How can we tell if it is working properly? Exactly how can we put it to the test?
To verify the oxygen concentrator’s integrity, there is both external and internal testing gear available. If you want to make sure your output is correct, you can use an oxygen analyzer to do so. The author recommends spending a little more money on an oxygen analyzer/indicator that uses a technology that will maintain its accuracy for many years, as there are many on the market, each using a slightly different approach to measuring oxygen. Some modules use parts that deteriorate in as little as a year, so they must be replace on a regular basis. Unfortunately, for only about $100 more, you can get an oxygen analyzer that may last a lifetime.
The oxygen concentrator must be disconnect from the respiratory system in order to conduct external tests, which is an inconvenience. The device cannot be put into use and test at the same time.
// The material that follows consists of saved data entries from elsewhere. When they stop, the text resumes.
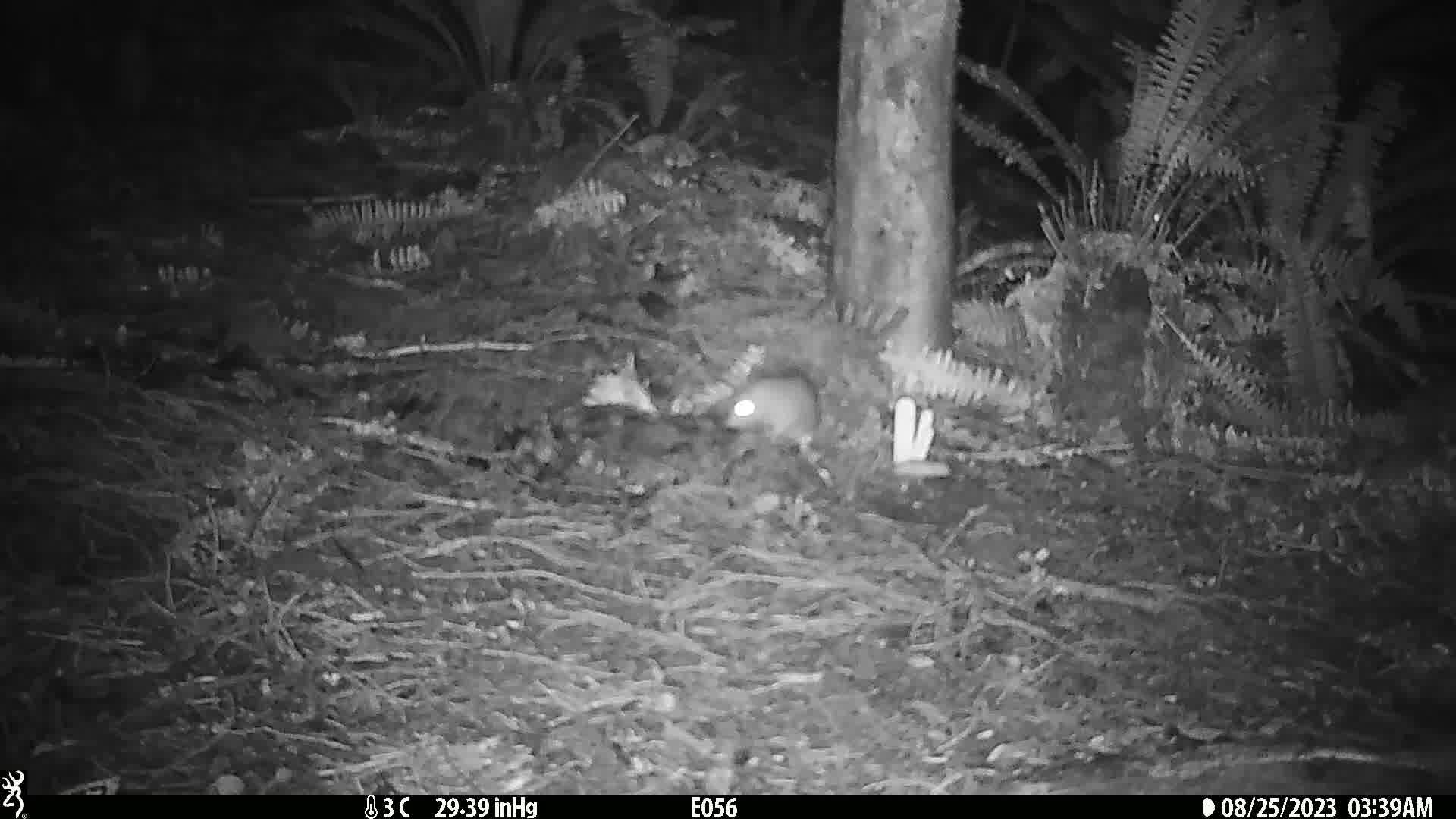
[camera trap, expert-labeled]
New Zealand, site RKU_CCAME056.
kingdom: Animalia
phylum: Chordata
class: Mammalia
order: Rodentia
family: Muridae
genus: Rattus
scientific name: Rattus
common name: rat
For internal monitoring of oxygen levels, tools like a purity alarm are worth the cost if safety is a concern. These devices use sensors to keep an eye on a target, much like purity alarms and indicators do, but they hide the monitored value from view. On the other hand, they are connect to an alarm system that will sound if the oxygen level drops too low. A typical trigger for these warnings is a concentration of 80%. The use of an oxygen indicator is crucial because not all oxygen concentrators have built-in warnings. Use both internal and external testing devices to ensure the reliability of your equipment and the efficacy of your care.
Finally, because of oxygen’s therapeutic importance and its unique properties, understanding how the equipment works and taking steps to ensure its proper performance is crucial. Due to its odourless and colourless nature. Oxygen requires the use of either internal or external testing equipment to ensure that the correct therapeutic dose is being administere. Ultimately, a combination of internal and external testing devices provides the best safety and awareness in terms of hyperbaric chamber treatment quality control.